## [Dataset records]
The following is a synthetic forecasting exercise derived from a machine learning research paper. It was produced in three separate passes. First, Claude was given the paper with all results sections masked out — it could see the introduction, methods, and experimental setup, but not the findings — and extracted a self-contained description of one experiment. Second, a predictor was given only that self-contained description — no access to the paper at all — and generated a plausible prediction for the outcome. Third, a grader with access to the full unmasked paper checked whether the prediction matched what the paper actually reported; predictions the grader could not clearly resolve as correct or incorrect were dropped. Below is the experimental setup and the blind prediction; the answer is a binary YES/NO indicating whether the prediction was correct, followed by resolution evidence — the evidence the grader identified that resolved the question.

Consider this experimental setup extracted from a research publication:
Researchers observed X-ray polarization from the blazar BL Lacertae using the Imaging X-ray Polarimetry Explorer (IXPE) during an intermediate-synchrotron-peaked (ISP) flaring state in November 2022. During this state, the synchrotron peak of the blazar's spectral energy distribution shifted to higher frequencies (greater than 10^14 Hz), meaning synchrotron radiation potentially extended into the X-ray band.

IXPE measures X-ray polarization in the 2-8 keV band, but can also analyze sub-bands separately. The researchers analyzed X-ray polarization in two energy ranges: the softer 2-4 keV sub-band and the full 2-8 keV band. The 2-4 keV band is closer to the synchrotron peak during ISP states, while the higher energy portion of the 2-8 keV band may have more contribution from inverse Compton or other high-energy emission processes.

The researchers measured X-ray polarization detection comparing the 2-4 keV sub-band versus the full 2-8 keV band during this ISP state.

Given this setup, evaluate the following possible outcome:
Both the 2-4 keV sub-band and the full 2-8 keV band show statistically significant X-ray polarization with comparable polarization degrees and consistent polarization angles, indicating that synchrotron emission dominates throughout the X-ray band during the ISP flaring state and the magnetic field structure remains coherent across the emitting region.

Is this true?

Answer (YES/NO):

## [Task requirements]
Across the data above, how many lines contain "during"? Reply with a bare number.

## [Answer]
4